Poco le habrá costado a Víctor Schwartz acostumbrarse a estos paisajes, tan similares a los de su Suecia natal. El verde de los bosques en verano resulta casi una agresión a la vista del viajero y las montañas parecen querer abrazarnos en un gesto que confunde, hay en ellas una carga de agresividad que se mezcla con su aspecto protector. Viniendo desde el desierto, a donde el espíritu aventurero del padre las había llevado, sin duda la llegada al seno de Aysén debió ser una verdadera fiesta para las niñas.
Al descender del barco habrán cargado el equipaje en una carreta, o quizás remontaron el río Simpson para llegar al kilómetro dieciocho del camino a Coyhaique, donde se encontraba el predio comprado por el padre.
Doña Jacobina supo repartirse con paciencia entre el cuidado de sus hijas y el de esos otros niños a los que obstinadamente enseñó a leer y escribir en el galpón donde vivieron mientras se construía la casa.
Mientras Jacobina impartía sus clases a los niños más pequeños de los alrededores, Víctor se concentraba en la marcha del aserradero, sostenido por la copiosa producción del ciprés de las Guaitecas, árbol tenaz, de madera resistente como pocas y que ha sido el sustento de generaciones de pioneros en la vertiente occidental de los Andes patagónicos.
Los vecinos no daban crédito a sus ojos: ¡El sueco estaba loco de remate!
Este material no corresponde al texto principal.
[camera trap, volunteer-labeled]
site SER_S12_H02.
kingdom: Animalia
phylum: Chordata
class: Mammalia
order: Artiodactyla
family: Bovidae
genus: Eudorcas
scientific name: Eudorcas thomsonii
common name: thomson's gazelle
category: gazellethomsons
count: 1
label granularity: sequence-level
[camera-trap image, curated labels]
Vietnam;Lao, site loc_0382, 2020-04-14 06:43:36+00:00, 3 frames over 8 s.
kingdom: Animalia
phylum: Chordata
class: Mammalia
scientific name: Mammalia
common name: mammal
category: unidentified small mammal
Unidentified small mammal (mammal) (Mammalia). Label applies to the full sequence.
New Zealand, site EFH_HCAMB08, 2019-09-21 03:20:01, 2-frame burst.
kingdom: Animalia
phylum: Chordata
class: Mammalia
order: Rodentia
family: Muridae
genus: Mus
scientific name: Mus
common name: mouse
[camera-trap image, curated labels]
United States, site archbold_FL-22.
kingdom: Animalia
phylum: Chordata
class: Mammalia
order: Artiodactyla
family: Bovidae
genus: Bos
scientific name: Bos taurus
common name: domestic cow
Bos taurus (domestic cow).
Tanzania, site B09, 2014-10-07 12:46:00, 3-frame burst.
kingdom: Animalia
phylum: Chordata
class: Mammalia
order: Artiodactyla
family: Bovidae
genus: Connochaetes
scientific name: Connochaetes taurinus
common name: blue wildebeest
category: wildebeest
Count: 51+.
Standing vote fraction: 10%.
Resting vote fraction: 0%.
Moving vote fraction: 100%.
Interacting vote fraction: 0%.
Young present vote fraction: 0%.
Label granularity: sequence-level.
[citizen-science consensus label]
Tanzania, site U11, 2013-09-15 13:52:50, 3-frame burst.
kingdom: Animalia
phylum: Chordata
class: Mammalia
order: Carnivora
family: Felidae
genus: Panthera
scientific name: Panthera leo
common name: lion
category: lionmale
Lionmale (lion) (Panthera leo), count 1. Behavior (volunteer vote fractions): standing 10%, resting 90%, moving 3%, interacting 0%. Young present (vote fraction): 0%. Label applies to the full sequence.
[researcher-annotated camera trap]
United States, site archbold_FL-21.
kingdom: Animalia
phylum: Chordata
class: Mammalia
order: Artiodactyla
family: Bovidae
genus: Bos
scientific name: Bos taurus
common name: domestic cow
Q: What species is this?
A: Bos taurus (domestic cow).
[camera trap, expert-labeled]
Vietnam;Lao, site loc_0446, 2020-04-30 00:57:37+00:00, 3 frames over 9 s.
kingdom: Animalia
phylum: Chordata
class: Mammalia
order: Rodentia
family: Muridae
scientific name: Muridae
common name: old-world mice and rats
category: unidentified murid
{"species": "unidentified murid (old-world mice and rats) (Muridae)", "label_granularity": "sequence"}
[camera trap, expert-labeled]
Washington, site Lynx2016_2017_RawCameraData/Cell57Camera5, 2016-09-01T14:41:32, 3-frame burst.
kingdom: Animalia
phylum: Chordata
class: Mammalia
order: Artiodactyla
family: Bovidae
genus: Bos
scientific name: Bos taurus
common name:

Nadie había hecho una casa semejante en esos confines: tres pisos, para empezar; ventanas cuadriculadas, que un maestro carpintero armó con desconfianza; vigas a la vista en el comedor; la escalera con un pasamanos deslumbrante que llevaba al segundo piso, donde se construyeron cuatro habitaciones, una para cada miembro de la familia.
Años más tarde Jacobina enfermó y Víctor vendió la casa para viajar a Santiago en busca de un tratamiento que no salvaría la vida de su esposa. Nunca volvieron.
Rosa ya ha muerto, pero con las señas que nos fue dando en sus relatos pudimos llegar. Sesenta años más tarde, encontramos la casa, los nuevos dueños la han transformado en un acogedor Lodge de pesca. Después de un largo tiempo de abandono, sólo se necesitó barniz, pintura y buen gusto para recuperar la construcción, el ciprés de las Guaitecas ha resistido muy bien el paso del tiempo. Los árboles han crecido, pero son los mismos que plantara Jacobina los que todavía cada verano entregan abundantes frutos, el galpón que una vez fuera la improvisada escuela ahora sirve de cobertizo para las máquinas y el techo donde jugaban las niñas aún sigue en pie.